**Qué hacer:** Copia de nuevo el fragmento del texto sobre la primavera y el verano de 1980, comenzando por "La época fue" y siguiendo hasta "de los deportes.", y sustituye "temporada" por "campaña".

**Texto de partida:**
——————

Por Paul V. Montesino, PhD.
La época fue la primavera y verano de 1980.
Como de costumbre, la atención de la ciudad se concentraba en las actividades de las Medias Rojas de Boston y sus eternos adversarios los Yankees de New York, una contienda que dejaría a Boston trece juegos detrás de los formidables “Uniformados a Rayas” esa temporada. Fenway Park sería testigo de la cesantía del mánager Don Zimmer y el nombramiento de Johnny Pesky y nada aparecía en el horizonte que distrajera la atención. Eventualmente Filadelfia, derrotando al equipo de Kansas City en la Serie Mundial, se convertiría en los reyes dominantes del universo beisbolista por un año, una eternidad en el mundo de los deportes.
Los cubanos locales, siempre atados al amor sin condiciones de “la pelota” en nuestro ADN, formábamos parte de ese espectáculo de la fanaticada. Pero ciertos incidentes vendrían a robar nuestra atención inesperadamente, unos que no concebíamos ni creíamos lógicos. En abril, la embajada de Perú en la Habana fue invadida por un grupo airado y cansado de opositores al gobierno castrista que se asilaron en dicha embajada. El gobernante Fidel Castro no solo aceptó el asilo, sino que ofreció a los que quisieran irse de Cuba la oportunidad de hacerlo siempre y cuando sus familiares exiliados los vinieran a recoger al puerto de Mariel en botes. Esa luz verde fue lo único que necesitaban los cubanos de Miami, la mayoría con acceso a naves de todo tipo, para viajar a Cuba a recoger a familias y amigos, hasta extraños.
El gobierno norteamericano, encabezado en ese momento por el presidente Jimmy Carter, fue cogido de sorpresa y no pudo evitar por razones humanitarias y políticas, que miles de cubanos fueran rescatados en la isla y arribaran desorganizadamente a las costas de la Florida. Entre ellos, había prisioneros de delitos comunes, enfermos mentales y adictos a drogas que no estaban relacionados con los dueños de las embarcaciones. Estos fueron forzados por el gobierno cubano a unirse a los otros rescatados bajo amenaza de no permitir el regreso a los Estados Unidos de los que se negaran.

——————

**Información aportada:**
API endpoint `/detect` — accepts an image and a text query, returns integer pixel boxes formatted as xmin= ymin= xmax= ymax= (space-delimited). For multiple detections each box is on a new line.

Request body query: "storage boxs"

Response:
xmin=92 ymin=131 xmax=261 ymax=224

——————

**Solución:**
La época fue la primavera y verano de 1980.
Como de costumbre, la atención de la ciudad se concentraba en las actividades de las Medias Rojas de Boston y sus eternos adversarios los Yankees de New York, una contienda que dejaría a Boston trece juegos detrás de los formidables “Uniformados a Rayas” esa campaña. Fenway Park sería testigo de la cesantía del mánager Don Zimmer y el nombramiento de Johnny Pesky y nada aparecía en el horizonte que distrajera la atención. Eventualmente Filadelfia, derrotando al equipo de Kansas City en la Serie Mundial, se convertiría en los reyes dominantes del universo beisbolista por un año, una eternidad en el mundo de los deportes.